## Document passage
>> Start
- Reign: 1027–1044
- Predecessor: Musharrif al-Dawla
- Successor: Abu Kalijar
- Born: 993 or 994
- Died: March 1044
- Issue: Al-Malik al-Aziz Abu Mansur Ali Unnamed daughter

Names
- Laqab: Jalal al-Dawla Kunya: Abu Tahir Given name: Firuz Khusrau
- Father: Baha' al-Dawla
- Religion: Shia Islam

= Jalal al-Dawla =

Buyid amir of Iraq from 1027 to 1044

Abu Tahir Firuz Khusrau (ابوطاهر فیروزخسرو), better known by his laqab of Jalal al-Dawla (993 or 994 – March 1044), was the Buyid amir of Iraq (1027–1044). He was the son of Baha' al-Dawla.

== Biography ==
In 1012, Jalal Al-Dawla's father died. His brother, Sultan al-Dawla, came to the throne and appointed him as governor of Basra. He ruled there up until Musharrif al-Dawla, who had taken control of Iraq, died in 1025. His death caused a succession crisis. Jalal al-Dawla, with the aid of his vizier Abu Sa'd Abd al-Wahid, tried to capture Baghdad, but was shortly repelled by a Buyid army which had taken control of the city. Jalal al-Dawla then had Abu Sa'd imprisoned, and appointed the latter's cousin Abu Ali Hasan as his vizier.

The army took more than two years before choosing Jalal al-Dawla as his father's successor in June 1027. He subsequently became involved in a bitter fight with his nephew Abu Kalijar, who controlled Fars and Kerman. Abu Kalijar shortly managed to seize Basra from him. In 1030, Jalal al-Dawla sent a fleet of 1300 ships under his vizier Abu Ali Hasan to capture Basra, but the expedition was a disaster and ended in a complete defeat. Abu Ali Hasan was then taken prisoner, but was soon released. He died the following year in Ahvaz in a family conflict. Jalal al-Dawla then appointed the latter's elder brother Abu'l-Qasim Hibatallah as his vizier. Jalal al-Dawla and Abu Kalijar were not always enemies; for example, Jalal al-Dawla provided support to Abu Kalijar when the Ghaznavids invaded Kerman in 1033.
>> End
## Listed records
>> Start
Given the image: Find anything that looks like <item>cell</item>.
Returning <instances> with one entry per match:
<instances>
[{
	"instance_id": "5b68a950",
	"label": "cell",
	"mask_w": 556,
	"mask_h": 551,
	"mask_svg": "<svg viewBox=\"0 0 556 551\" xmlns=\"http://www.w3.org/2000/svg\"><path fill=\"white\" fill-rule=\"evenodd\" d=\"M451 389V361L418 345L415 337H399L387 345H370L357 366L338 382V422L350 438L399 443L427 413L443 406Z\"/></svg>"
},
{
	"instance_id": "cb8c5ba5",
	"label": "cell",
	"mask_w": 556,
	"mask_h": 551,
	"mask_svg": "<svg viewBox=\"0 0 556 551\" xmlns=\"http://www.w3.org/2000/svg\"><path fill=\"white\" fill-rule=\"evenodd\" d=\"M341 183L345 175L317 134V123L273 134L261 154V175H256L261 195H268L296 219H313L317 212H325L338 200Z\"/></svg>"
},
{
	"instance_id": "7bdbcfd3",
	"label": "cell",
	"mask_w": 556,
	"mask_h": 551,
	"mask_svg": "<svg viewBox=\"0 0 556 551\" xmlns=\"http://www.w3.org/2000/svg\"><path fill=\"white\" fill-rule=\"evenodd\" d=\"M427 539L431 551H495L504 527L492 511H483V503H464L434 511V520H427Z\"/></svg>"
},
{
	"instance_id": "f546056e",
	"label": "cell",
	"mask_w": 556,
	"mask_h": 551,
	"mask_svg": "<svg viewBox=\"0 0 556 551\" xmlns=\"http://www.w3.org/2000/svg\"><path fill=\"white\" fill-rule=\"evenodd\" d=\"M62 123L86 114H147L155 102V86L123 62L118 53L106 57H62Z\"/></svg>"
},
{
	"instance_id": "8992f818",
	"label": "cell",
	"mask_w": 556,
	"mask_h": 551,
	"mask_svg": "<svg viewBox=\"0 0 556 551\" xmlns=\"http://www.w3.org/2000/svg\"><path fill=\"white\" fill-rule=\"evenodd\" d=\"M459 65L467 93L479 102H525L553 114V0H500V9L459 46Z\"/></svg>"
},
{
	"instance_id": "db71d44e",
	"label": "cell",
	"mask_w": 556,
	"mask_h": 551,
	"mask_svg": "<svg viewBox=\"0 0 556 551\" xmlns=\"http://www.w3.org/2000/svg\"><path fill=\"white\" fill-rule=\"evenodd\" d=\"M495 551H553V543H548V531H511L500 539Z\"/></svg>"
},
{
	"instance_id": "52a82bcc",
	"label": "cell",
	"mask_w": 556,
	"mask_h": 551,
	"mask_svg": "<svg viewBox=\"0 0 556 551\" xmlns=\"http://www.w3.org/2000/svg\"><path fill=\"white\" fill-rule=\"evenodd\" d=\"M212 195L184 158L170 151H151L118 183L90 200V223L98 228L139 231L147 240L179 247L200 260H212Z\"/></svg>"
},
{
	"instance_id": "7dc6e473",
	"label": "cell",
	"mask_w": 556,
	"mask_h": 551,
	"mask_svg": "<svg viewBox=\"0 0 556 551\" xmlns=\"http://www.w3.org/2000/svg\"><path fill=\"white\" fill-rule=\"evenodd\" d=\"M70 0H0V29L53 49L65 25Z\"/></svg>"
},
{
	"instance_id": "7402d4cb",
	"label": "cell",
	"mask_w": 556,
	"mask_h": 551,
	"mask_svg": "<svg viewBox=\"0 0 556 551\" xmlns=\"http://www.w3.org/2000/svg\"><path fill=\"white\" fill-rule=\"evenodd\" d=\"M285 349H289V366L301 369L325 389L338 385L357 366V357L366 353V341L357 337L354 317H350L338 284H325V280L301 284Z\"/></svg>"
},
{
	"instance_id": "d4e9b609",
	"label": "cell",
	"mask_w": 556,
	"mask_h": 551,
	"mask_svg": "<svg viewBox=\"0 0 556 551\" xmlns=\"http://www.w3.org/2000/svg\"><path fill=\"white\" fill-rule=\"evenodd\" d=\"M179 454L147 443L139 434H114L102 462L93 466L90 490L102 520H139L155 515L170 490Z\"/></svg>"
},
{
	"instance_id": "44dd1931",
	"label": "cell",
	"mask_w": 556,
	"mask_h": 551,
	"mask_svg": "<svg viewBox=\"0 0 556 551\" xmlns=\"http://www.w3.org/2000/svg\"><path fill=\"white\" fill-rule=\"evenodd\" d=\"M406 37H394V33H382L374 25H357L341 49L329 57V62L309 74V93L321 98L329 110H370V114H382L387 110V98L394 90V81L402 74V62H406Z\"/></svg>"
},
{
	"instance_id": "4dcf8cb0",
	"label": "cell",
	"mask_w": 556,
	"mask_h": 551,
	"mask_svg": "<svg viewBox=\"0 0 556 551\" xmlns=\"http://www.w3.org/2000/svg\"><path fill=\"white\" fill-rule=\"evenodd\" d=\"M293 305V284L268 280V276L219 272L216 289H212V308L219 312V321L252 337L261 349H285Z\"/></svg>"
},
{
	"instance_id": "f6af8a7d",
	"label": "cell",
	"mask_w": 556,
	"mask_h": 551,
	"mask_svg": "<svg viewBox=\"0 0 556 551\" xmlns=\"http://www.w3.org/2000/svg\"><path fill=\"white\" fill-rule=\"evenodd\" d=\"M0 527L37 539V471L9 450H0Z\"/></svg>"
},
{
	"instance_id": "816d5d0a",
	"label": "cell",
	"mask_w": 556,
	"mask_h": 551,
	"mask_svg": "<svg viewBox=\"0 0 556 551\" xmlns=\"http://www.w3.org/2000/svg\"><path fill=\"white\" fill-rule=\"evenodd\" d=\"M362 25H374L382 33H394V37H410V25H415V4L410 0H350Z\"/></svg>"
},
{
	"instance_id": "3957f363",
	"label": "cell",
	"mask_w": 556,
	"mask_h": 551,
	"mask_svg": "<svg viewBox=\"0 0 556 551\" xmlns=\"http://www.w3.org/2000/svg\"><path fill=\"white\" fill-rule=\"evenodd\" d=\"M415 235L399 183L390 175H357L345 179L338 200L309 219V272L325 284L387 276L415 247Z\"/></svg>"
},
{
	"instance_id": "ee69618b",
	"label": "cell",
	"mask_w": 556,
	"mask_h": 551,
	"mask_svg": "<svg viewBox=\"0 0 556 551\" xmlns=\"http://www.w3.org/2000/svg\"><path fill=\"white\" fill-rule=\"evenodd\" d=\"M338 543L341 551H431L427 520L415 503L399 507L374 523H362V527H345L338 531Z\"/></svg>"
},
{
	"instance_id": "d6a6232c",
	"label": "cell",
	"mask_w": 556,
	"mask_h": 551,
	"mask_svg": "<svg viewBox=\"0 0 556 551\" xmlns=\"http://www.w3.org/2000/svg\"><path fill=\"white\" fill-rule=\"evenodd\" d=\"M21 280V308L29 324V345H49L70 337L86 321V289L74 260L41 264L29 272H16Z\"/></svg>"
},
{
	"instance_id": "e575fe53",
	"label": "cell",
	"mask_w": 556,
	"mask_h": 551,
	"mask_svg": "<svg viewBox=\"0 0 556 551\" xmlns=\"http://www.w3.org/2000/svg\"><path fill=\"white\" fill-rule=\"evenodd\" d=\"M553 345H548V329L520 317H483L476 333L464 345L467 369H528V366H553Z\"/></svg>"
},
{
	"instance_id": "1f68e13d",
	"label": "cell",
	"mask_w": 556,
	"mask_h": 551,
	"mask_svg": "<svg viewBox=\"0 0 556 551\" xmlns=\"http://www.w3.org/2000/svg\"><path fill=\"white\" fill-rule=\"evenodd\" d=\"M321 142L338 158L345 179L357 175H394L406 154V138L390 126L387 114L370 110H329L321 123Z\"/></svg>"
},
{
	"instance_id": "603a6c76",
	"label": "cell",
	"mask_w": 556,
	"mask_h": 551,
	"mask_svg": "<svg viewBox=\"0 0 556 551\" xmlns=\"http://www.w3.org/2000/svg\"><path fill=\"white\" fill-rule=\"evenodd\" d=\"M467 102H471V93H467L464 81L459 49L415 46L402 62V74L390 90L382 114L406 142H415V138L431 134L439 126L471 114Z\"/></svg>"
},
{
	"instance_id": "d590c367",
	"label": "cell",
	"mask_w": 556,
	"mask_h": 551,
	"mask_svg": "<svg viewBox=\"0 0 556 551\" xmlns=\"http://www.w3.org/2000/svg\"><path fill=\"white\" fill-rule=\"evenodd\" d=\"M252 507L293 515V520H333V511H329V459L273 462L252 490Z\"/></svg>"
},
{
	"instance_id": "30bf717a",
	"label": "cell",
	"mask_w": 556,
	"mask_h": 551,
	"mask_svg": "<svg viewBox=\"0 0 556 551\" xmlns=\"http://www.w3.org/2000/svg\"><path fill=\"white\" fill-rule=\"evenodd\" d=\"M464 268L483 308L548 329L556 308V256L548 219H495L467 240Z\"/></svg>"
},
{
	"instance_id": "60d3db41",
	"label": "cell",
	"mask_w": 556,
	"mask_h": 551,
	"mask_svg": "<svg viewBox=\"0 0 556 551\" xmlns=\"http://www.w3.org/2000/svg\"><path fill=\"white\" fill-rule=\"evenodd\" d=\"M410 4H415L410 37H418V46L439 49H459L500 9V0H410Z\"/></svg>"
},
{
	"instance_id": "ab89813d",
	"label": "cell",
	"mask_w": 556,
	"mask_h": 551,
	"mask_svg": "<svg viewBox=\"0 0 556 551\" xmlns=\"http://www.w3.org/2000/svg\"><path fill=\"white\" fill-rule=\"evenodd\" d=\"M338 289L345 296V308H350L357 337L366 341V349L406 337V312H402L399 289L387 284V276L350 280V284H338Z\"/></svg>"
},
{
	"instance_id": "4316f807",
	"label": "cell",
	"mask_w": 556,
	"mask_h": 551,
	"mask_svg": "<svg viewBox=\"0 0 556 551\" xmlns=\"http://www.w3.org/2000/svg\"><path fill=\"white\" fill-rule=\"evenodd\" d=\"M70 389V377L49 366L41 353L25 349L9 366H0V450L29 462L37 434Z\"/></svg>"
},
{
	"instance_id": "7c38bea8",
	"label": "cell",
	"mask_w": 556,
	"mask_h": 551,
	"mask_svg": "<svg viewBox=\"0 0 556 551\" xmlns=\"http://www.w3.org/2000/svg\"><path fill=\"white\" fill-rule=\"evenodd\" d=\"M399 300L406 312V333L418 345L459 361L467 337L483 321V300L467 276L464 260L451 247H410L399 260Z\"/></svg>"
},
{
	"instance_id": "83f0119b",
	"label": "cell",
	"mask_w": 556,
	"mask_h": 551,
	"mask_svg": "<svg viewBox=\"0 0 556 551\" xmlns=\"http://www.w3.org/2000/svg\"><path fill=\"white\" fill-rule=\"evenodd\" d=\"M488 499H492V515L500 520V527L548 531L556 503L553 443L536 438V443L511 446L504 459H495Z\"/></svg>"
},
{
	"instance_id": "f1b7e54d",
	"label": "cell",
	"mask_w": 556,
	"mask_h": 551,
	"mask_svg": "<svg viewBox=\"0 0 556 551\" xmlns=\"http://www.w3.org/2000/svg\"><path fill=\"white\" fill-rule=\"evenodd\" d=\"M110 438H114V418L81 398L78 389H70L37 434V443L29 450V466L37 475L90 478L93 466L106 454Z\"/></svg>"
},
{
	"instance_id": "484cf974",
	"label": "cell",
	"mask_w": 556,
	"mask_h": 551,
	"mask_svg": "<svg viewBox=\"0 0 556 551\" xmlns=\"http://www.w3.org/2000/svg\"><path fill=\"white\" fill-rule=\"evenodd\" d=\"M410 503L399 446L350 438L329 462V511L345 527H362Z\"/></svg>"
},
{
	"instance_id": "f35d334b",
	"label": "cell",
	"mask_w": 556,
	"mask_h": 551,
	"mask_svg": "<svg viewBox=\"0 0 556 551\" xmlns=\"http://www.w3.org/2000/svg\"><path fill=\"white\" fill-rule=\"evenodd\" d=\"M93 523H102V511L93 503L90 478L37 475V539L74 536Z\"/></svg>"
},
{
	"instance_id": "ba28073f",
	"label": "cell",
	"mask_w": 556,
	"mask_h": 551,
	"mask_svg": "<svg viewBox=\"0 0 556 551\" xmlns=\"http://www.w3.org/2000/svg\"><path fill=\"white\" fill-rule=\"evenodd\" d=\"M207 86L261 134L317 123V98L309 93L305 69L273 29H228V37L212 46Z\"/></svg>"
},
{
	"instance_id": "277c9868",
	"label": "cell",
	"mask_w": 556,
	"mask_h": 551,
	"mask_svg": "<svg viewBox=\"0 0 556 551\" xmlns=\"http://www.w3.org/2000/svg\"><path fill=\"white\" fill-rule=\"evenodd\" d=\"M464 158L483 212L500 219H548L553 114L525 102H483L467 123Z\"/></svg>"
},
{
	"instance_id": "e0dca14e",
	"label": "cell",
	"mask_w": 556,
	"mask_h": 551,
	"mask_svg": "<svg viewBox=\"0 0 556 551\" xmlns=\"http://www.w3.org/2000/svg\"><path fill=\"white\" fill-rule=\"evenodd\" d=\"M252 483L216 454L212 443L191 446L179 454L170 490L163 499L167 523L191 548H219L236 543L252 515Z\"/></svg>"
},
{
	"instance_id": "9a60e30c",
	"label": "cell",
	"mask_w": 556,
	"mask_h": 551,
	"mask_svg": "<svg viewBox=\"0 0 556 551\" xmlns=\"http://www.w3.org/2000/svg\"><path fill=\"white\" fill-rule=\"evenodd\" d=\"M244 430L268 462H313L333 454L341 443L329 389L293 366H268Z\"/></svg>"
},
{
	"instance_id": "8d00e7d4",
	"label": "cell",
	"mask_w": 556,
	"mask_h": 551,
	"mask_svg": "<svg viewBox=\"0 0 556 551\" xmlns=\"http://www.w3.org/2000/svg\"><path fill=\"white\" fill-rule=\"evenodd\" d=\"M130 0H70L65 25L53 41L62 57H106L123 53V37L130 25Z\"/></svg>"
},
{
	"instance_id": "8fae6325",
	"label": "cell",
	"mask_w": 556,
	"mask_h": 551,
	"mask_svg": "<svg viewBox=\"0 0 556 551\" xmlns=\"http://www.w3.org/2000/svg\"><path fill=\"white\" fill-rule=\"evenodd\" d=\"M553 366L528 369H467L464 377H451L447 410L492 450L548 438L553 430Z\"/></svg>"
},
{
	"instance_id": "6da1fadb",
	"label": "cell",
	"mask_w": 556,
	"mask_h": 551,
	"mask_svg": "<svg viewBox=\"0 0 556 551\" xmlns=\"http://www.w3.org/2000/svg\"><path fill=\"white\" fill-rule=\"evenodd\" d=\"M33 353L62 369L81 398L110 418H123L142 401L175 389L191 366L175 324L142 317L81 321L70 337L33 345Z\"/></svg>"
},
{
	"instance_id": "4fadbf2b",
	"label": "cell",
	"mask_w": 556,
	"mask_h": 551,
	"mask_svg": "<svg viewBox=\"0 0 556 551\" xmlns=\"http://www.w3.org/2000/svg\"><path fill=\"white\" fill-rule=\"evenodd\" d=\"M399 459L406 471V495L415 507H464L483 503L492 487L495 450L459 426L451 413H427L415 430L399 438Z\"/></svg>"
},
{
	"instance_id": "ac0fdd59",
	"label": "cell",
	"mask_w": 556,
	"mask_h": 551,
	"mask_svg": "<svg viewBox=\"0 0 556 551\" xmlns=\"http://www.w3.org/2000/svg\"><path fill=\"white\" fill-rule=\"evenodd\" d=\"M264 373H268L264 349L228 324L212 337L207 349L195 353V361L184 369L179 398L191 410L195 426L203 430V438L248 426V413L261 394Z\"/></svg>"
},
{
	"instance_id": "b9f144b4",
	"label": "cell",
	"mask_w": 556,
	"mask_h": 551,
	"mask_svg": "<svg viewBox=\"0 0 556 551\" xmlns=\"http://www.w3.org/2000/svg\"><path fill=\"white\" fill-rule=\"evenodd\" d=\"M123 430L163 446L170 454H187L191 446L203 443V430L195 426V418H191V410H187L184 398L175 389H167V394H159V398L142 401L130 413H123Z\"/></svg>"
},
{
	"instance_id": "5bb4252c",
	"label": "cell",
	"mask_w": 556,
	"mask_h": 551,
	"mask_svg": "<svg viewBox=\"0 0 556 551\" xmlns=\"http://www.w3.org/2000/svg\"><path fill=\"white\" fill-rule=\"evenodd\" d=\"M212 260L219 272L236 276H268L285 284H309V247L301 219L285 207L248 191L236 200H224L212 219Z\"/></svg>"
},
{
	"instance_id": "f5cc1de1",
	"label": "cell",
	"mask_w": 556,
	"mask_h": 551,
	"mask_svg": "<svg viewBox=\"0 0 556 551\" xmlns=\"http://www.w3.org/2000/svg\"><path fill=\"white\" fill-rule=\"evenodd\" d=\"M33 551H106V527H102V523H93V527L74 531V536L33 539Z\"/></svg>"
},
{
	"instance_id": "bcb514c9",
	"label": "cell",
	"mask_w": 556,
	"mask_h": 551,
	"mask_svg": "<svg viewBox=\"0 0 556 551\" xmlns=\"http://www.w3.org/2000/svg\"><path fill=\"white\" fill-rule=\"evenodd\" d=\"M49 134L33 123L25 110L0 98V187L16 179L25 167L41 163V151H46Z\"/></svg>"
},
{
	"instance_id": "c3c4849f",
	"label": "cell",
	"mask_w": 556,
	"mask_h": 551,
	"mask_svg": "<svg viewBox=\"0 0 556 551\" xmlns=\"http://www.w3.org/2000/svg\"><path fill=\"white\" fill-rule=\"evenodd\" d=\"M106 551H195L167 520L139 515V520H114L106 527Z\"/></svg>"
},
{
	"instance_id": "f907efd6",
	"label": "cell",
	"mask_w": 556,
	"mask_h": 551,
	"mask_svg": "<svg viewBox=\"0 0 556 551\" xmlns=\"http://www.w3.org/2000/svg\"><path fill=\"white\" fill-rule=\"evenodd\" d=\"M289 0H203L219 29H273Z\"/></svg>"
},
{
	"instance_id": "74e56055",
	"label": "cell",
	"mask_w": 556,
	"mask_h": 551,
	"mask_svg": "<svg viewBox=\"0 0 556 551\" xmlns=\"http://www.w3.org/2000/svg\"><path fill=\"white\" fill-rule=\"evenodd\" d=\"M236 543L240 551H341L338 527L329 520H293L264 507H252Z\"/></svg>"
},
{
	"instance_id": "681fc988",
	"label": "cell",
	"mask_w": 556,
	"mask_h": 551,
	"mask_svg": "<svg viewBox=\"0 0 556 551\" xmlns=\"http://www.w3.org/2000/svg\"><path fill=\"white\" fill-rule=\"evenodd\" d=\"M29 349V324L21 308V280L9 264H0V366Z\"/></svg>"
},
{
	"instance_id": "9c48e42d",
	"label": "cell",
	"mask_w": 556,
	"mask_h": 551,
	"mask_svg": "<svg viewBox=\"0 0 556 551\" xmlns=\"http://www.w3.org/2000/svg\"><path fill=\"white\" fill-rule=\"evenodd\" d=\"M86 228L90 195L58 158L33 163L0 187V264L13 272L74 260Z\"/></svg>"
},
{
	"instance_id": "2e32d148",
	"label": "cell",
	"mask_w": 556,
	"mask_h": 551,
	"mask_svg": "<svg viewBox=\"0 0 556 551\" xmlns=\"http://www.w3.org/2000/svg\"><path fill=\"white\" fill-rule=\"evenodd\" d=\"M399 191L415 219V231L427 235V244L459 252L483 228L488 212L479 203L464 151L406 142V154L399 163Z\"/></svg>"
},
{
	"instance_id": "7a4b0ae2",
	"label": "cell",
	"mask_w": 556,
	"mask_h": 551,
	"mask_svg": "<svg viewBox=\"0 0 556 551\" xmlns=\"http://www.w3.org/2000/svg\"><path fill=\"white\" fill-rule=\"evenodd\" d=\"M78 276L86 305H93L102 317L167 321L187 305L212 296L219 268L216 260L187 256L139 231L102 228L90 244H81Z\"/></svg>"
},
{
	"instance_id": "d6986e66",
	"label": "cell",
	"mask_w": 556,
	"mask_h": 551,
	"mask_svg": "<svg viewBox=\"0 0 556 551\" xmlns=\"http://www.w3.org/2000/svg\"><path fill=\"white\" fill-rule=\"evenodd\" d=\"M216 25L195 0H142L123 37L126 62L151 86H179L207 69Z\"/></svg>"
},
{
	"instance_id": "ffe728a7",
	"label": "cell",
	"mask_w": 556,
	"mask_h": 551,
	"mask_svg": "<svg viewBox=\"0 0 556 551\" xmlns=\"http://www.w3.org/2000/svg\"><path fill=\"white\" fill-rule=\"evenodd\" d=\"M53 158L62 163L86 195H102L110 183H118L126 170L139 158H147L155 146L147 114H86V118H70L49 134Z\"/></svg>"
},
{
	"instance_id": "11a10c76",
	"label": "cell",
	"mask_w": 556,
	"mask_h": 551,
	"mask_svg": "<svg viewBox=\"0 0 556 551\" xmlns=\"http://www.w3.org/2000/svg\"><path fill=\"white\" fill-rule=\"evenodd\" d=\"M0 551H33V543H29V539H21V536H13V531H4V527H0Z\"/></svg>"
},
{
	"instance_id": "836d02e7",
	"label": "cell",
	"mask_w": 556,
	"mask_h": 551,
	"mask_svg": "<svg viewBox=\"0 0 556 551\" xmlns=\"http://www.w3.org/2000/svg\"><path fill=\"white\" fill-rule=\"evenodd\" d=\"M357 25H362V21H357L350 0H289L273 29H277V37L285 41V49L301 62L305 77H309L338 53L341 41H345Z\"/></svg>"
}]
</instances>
>> End
## Given task
From the Jalal al-Dawla article, reproduce verbatim the passage from "Buyid amir of Iraq from" to "Hasan as his vizier.".

## Task output
Buyid amir of Iraq from 1027 to 1044

Abu Tahir Firuz Khusrau (ابوطاهر فیروزخسرو), better known by his laqab of Jalal al-Dawla (993 or 994 – March 1044), was the Buyid amir of Iraq (1027–1044). He was the son of Baha' al-Dawla.

== Biography ==
In 1012, Jalal Al-Dawla's father died. His brother, Sultan al-Dawla, came to the throne and appointed him as governor of Basra. He ruled there up until Musharrif al-Dawla, who had taken control of Iraq, died in 1025. His death caused a succession crisis. Jalal al-Dawla, with the aid of his vizier Abu Sa'd Abd al-Wahid, tried to capture Baghdad, but was shortly repelled by a Buyid army which had taken control of the city. Jalal al-Dawla then had Abu Sa'd imprisoned, and appointed the latter's cousin Abu Ali Hasan as his vizier.